On the ECS Instances tab, find the GPU-accelerated instance that you want to diagnose and click Run Command in the Actions column.
In the Create Command panel, configure parameters in the Command Information section.
The following figure shows the main parameters. Use default values for other parameters. For more information, see Create command.
Important
You must set the parameters to the following values. Otherwise, Cloud Assistant may fail to run the command.
- Command Type: Select Shell.
- Command content: Copy and paste the following command. For information about shell commands, see View the system configurations of ECS instances.
```
if acs-plugin-manager --list --local | grep ACS-ECS-GpuCheck > /dev/null 2>&1
then
    acs-plugin-manager --remove --plugin ACS-ECS-GpuCheck
fi
acs-plugin-manager --exec --plugin ACS-ECS-GpuCheck
```
- Timeout: the timeout period of the command execution. If a command execution times out, Cloud Assistant forcefully stops the command execution.
  Note
  The value of the Timeout parameter must be a positive integer that ranges from 10 to 86400. Unit: seconds. A value of 86400 is equivalent to 24 hours.

Click Run to run the command to check the health status of the GPU-accelerated instance by using Cloud Assistant.
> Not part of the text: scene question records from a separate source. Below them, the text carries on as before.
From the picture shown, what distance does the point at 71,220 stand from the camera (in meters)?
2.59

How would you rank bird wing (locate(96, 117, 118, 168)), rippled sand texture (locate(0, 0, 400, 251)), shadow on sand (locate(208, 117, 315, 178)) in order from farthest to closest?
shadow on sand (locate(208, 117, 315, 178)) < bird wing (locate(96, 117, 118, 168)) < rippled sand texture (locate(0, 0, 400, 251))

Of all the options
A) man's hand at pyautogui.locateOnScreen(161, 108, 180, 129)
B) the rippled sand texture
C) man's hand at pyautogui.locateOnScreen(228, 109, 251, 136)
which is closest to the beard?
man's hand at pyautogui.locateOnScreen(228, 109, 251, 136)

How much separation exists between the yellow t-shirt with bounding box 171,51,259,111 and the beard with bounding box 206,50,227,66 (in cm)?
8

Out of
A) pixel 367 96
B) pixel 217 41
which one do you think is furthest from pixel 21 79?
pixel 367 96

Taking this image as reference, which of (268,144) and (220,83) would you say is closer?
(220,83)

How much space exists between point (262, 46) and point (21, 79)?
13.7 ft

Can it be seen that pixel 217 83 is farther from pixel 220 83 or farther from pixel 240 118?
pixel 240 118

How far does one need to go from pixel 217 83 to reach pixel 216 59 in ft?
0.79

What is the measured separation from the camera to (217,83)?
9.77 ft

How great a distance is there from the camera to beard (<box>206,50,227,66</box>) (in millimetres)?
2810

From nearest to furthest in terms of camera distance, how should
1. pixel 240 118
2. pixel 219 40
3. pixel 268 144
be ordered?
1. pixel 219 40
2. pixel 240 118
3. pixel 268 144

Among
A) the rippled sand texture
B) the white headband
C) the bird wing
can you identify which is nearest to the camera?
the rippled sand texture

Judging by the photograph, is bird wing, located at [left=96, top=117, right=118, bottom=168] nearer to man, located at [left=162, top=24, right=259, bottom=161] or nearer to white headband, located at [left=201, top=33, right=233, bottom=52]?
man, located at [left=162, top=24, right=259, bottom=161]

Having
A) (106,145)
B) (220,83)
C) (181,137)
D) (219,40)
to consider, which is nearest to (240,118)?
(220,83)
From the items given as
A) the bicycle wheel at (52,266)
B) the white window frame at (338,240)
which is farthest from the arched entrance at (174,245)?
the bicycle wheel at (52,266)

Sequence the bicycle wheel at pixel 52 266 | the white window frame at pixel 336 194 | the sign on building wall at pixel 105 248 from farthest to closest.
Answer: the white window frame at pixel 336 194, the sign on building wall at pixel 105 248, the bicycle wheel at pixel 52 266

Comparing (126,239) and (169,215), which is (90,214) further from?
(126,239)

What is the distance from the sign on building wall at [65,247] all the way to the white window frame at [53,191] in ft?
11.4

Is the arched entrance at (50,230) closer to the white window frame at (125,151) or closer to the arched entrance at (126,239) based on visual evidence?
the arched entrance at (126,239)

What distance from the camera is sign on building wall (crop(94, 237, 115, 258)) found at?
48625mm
If the execution result shows that each diagnostic item is in the OK state, the GPUs of the instance do not have anomalies.
If the execution result shows that one or more diagnostic items are in the Failed state, the GPUs have anomalies.

The following table describes diagnostic information in the command output.
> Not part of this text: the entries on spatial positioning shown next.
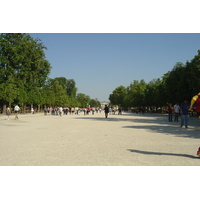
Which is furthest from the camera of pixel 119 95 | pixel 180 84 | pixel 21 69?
pixel 119 95

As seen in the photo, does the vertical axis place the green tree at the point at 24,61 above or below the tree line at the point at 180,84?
above

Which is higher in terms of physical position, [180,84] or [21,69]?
[21,69]

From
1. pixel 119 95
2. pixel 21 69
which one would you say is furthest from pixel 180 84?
pixel 119 95

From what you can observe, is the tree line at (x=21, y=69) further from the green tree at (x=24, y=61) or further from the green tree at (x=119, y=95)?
the green tree at (x=119, y=95)

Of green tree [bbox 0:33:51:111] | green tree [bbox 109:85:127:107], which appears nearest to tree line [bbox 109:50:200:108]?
green tree [bbox 0:33:51:111]

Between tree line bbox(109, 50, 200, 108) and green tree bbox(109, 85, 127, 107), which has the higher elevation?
green tree bbox(109, 85, 127, 107)

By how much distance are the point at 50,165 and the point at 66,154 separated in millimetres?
1411

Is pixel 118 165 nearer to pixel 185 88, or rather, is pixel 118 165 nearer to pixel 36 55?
pixel 185 88

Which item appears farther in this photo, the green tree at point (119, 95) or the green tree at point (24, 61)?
the green tree at point (119, 95)

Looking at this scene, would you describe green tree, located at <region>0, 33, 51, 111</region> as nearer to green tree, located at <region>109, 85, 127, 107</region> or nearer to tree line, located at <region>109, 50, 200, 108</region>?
tree line, located at <region>109, 50, 200, 108</region>

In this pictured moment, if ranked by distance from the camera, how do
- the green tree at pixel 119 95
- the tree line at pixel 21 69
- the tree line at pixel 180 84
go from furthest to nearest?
the green tree at pixel 119 95 < the tree line at pixel 21 69 < the tree line at pixel 180 84

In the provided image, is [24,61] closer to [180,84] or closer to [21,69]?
[21,69]

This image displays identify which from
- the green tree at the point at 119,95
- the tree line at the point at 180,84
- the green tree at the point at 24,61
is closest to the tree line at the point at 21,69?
the green tree at the point at 24,61

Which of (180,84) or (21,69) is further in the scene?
(21,69)
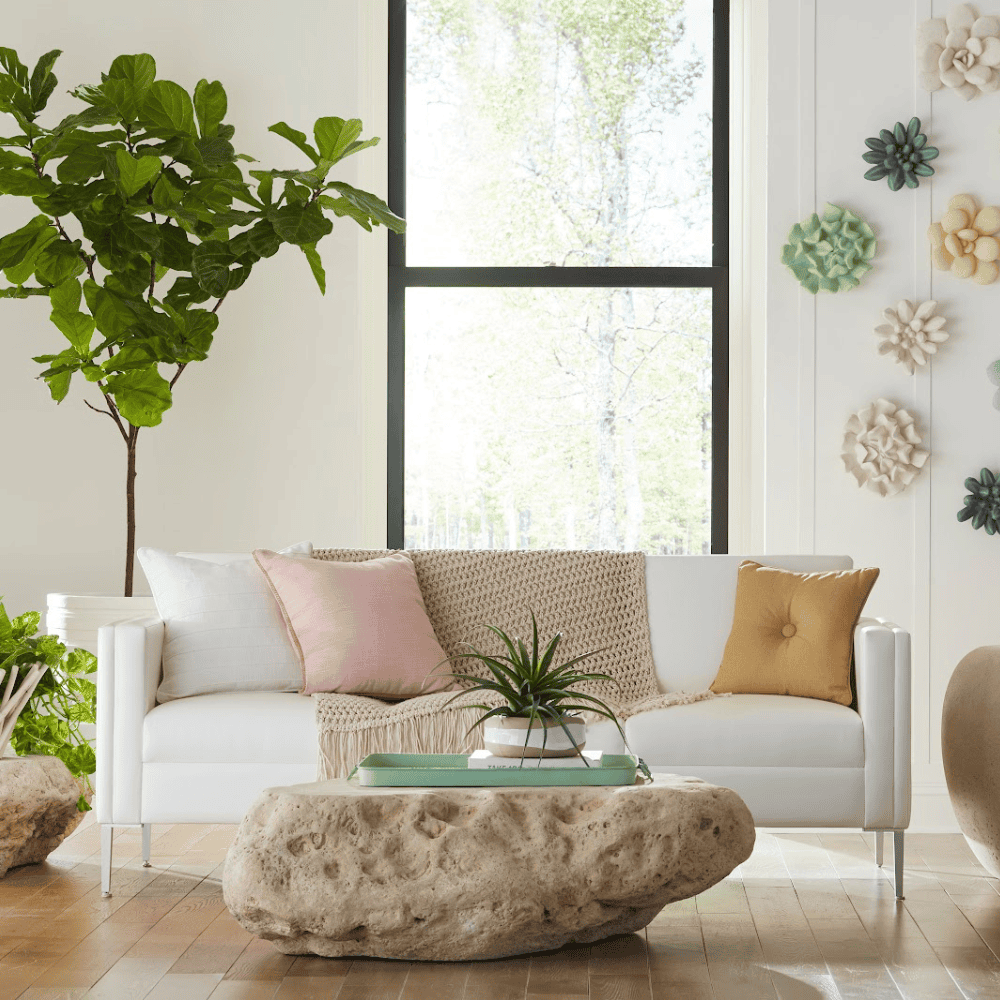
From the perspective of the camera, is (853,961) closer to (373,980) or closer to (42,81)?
(373,980)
Item	Description	Troubleshooting method
Double Bit Error Check	Checks whether double-bit errors exist on the GPUs of the instance.	Restart the instance based on the on-screen instructions. The system determines whether an instance restart is required based on the number of returned errors.
Info Rom Corrupted Check	Checks the infoROM information of the GPUs of the instance.	Perform operations based on the O&M notifications.
eRDMA Incorrect Check	Checks the status of the elastic RDMA interface (ERI) of the GPU-accelerated instance.	Perform operations based on the O&M notifications.
Kernel Upgrade Check	Checks whether driver anomalies occur due to kernel updates.	Uninstall and re-install the driver.
Fabricmanager running Check	Checks the status of the `Fabricmanager` component.	Install or start the `Fabricmanager` component service.
Power Cable Error Check	Checks the status of the power cable and power supply of the GPU-accelerated instance.	Perform operations based on the O&M notifications.
GPU Device Lost Check	Checks whether the GPUs can be found.	Perform operations based on the O&M notifications.
GPU Driver Install Check	Checks the installation status of the GPU driver.	Install the GPU driver.
GPU Xid Error Check	Checks whether XID errors exist on the GPUs.	Restart the instance based on the on-screen instructions. The system determines whether an instance restart is required based on the detected XID error.